* **EXTRACT**
TAKE-OUT FAKE-OUT POLLO CON CREMA



Take-Out Fake-Out Pollo Con Crema image

One of my most favorite Mexican dishes. Very simple, and a quarter of the price you'd pay to eat out! I like this best served with flour or corn tortillas, homemade Mexican rice, and refried beans. SO good. It's heaven on a plate.

Provided by Sarah Jo

Categories     World Cuisine Recipes     Latin American     Mexican

Time 1h

Yield 12

Number Of Ingredients 17

4 large skinless, boneless chicken breast halves - cubed
salt and pepper to taste
2 tablespoons extra virgin olive oil, divided
1 (8 ounce) package sliced fresh mushrooms
2 large red bell peppers, cut into chunks
1 large yellow onion, sliced
2 cloves garlic, minced
¼ cup butter
¼ cup all-purpose flour
1 ½ cups low-sodium chicken broth
1 ½ cups heavy cream
¼ cup sour cream
3 tablespoons ketchup, or to taste
2 dashes hot pepper sauce (such as Frank's RedHot®), or to taste
1 teaspoon ground cumin
½ teaspoon ground dried Anaheim or California chiles
12 (6 inch) flour tortillas

Steps:

  • Sprinkle chicken cubes with salt and pepper. Heat 1 tablespoon olive oil in a large skillet over medium heat, and cook and stir the chicken until the juices run clear, 5 to 10 minutes. Transfer the chicken to a bowl, and heat 1 more tablespoon olive oil in skillet over medium heat. Cook and stir the mushrooms, bell peppers, onion, and garlic until the vegetables are beginning to brown, about 10 minutes. Transfer the vegetables into the bowl with the chicken.

* **EXPLORE THE MATERIAL**
• a. Answer these questions about the pollo con crema recipe:
(i) Who provided the recipe?
(ii) How many ingredients does it list?
(iii) For how long is the chicken cooked in the skillet?
• b. Reproduce everything in the pollo con crema recipe from "One of my most" down to "on a plate.".

* **SOURCE DATA**
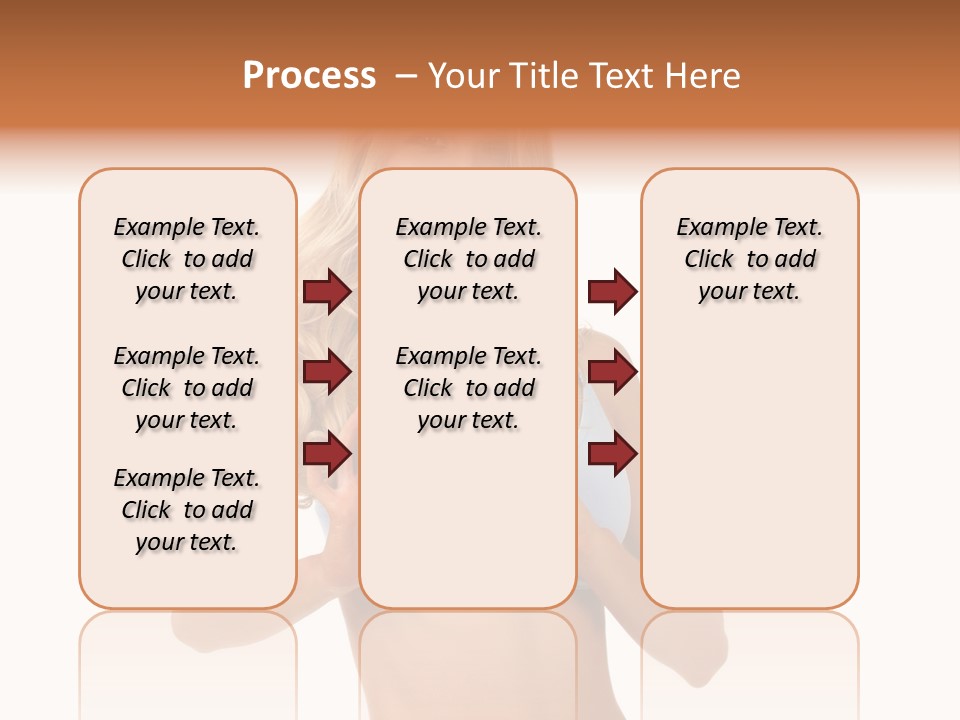 Process – Your Title Text Here

Example Text. Click to add your text.

Example Text. Click to add your text.

Example Text. Click to add your text.

Example Text. Click to add your text.

Example Text. Click to add your text.

Example Text. Click to add your text.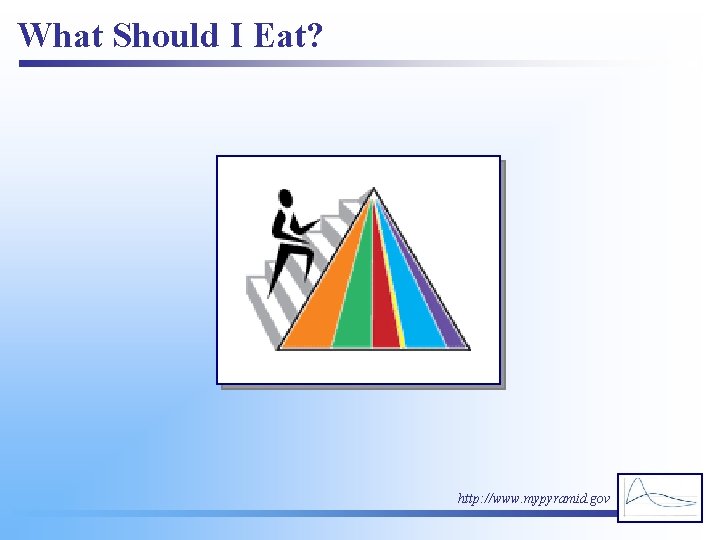 What Should I Eat?

http://www.mypyramid.gov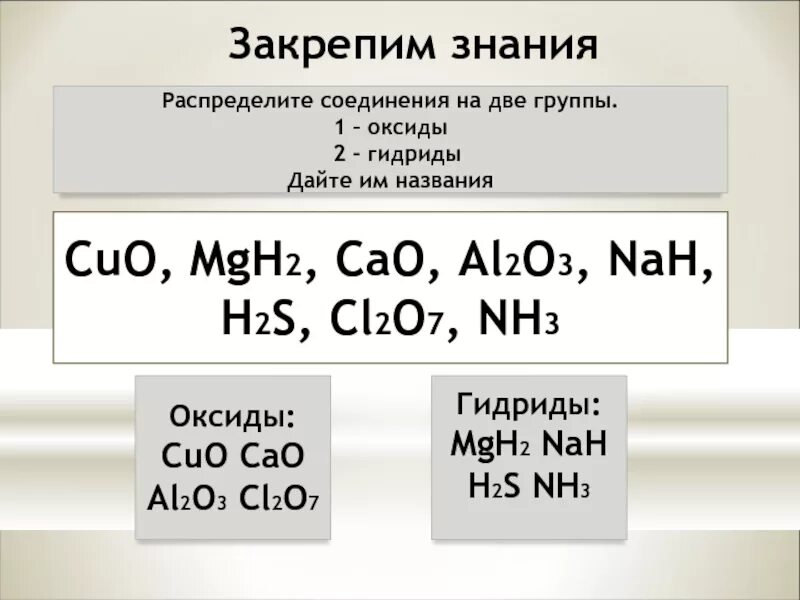 Закрепим знания

Распределите соединения на две группы.
1 – оксиды
2 – гидриды
Дайте им названия

$CuO$, $MgH_2$, $CaO$, $Al_2O_3$, $NaH$, $H_2S$, $Cl_2O_7$, $NH_3$

Оксиды:
$CuO$ $CaO$
$Al_2O_3$ $Cl_2O_7$

Гидриды:
$MgH_2$ $NaH$
$H_2S$ $NH_3$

* **ANSWERS FOR EACH ITEM**
• a.
(i) Sarah Jo
(ii) 17
(iii) 5 to 10 minutes, until the juices run clear

• b.
One of my most favorite Mexican dishes. Very simple, and a quarter of the price you'd pay to eat out! I like this best served with flour or corn tortillas, homemade Mexican rice, and refried beans. SO good. It's heaven on a plate.